Background: To what degree a string of symbols can be compressed reveals important details about its complexity. For instance, strings that are not compressible are random and carry a low information potential while the opposite is true for highly compressible strings. We explore to what extent microbial genomes are amenable to compression as they vary considerably both with respect to size and base composition. For instance, microbial genome sizes vary from less than 100,000 base pairs in symbionts to more than 10 million in soil-dwellers. Genomic base composition, often summarized as genomic AT or GC content due to the similar frequencies of adenine and thymine on one hand and cytosine and guanine on the other, also vary substantially; the most extreme microbes can have genomes with AT content below 25% or above 85% AT. Base composition determines the frequency of DNA words, consisting of multiple nucleotides or oligonucleotides, and may therefore also influence compressibility. Using 4,713 RefSeq genomes, we examined the association between compressibility, using both a DNA based- (MBGC) and a general purpose (ZPAQ) compression algorithm, and genome size, AT content as well as genomic oligonucleotide usage variance (OUV) using generalized additive models.

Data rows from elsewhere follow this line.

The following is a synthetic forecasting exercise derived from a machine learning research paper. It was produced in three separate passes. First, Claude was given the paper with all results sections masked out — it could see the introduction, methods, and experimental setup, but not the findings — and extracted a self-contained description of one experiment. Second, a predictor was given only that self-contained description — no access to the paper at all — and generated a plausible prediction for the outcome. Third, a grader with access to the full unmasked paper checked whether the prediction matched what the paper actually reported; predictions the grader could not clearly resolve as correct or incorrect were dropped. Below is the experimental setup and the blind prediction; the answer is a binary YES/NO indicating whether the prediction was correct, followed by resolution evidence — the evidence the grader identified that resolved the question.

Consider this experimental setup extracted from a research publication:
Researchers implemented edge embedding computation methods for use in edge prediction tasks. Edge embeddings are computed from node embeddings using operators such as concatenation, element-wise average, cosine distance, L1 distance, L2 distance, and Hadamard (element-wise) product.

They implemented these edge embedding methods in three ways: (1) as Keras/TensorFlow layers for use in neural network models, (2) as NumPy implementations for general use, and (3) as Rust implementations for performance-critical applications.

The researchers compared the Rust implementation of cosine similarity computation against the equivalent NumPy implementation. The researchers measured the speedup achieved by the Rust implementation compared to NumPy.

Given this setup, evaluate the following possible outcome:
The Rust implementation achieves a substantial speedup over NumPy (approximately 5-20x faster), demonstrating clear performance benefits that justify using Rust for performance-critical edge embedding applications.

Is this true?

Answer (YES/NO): NO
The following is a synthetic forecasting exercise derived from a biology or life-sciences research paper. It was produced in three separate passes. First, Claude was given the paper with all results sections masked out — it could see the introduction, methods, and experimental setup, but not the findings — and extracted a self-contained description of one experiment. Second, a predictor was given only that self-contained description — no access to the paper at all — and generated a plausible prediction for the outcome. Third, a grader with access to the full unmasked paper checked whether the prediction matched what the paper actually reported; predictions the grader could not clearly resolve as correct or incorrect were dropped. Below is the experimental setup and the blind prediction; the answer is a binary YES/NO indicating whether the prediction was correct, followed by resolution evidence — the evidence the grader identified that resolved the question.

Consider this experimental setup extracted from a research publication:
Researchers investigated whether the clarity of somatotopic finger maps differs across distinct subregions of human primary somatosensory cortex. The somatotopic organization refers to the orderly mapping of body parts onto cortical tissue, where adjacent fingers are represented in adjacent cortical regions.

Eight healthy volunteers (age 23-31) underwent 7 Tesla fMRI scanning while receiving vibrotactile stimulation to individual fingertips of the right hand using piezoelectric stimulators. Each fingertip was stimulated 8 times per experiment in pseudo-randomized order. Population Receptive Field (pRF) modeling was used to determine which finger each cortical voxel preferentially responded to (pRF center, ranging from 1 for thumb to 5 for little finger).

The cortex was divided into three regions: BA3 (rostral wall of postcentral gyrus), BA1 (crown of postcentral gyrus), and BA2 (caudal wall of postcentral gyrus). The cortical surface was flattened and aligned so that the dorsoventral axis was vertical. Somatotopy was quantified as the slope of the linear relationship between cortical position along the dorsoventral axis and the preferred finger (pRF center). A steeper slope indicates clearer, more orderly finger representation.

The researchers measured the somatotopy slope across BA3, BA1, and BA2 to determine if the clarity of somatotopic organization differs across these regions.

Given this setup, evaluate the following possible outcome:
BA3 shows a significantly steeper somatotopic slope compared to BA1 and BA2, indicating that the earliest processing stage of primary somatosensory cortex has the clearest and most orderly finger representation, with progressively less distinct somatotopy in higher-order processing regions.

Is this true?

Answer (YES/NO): NO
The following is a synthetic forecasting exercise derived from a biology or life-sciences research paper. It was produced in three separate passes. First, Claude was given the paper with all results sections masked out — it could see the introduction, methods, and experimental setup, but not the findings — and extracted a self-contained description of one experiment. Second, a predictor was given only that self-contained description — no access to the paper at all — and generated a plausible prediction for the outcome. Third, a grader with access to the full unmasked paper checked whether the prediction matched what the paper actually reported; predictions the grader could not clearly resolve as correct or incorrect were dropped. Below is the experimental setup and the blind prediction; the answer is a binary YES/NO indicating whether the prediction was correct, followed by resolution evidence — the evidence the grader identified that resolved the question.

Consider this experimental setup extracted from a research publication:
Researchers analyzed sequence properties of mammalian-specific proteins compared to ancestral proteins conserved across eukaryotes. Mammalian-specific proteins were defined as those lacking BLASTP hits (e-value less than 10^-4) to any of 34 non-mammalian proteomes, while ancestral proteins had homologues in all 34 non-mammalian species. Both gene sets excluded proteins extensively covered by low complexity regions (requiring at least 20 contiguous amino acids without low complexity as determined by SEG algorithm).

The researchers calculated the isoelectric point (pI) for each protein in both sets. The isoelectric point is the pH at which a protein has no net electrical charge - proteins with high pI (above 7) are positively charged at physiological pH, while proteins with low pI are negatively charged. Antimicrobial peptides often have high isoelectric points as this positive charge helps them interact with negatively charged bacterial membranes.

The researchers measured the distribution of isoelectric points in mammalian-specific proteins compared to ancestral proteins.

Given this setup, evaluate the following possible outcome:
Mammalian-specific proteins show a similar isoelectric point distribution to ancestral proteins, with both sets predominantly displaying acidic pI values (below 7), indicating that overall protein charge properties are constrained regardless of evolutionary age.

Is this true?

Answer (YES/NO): NO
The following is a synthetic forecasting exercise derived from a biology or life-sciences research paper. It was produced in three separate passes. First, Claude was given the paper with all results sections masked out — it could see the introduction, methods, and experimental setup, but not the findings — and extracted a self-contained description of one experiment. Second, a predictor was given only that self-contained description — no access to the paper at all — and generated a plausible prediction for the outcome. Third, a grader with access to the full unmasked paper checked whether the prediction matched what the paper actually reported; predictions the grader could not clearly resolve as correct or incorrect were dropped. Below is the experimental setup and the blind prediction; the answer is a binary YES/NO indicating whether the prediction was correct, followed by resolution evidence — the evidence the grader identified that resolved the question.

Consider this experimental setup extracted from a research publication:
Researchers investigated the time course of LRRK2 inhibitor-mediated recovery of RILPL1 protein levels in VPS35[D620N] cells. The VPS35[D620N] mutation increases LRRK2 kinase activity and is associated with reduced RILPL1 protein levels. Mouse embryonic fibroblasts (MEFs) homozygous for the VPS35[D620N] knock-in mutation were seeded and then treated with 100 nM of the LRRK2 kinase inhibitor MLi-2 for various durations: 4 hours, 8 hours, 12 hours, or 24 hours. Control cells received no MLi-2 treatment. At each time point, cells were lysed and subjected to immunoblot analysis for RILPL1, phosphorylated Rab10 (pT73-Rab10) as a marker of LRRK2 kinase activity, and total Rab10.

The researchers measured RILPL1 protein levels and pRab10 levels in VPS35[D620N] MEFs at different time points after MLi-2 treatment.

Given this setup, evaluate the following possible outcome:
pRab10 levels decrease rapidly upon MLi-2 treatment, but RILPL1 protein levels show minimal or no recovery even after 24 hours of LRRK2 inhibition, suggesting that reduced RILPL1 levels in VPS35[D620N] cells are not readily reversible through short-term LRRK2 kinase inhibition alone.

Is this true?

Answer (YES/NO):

Results: We find that genome size (p < 0.001) and OUV (p < 0.001) are both strongly associated with genome redundancy for both type of file compressors. The DNA-based MBGC compressor managed to improve compression with approximately 3% on average with respect to ZPAQ. Moreover, MBGC detected a significant (p < 0.001) compression ratio difference between AT poor and AT rich genomes which was not detected with ZPAQ.

Conclusion: As lack of compressibility is equivalent to randomness, our findings suggest that smaller and AT rich genomes may have accumulated more random mutations on average than larger and AT poor genomes which, in turn, were significantly more redundant. Moreover, we find that OUV is a strong proxy for genome compressibility in microbial genomes. The ZPAQ compressor was found to agree with the MBGC compressor, albeit with a poorer performance, except for the compressibility of AT-rich and AT-poor/GC-rich genomes.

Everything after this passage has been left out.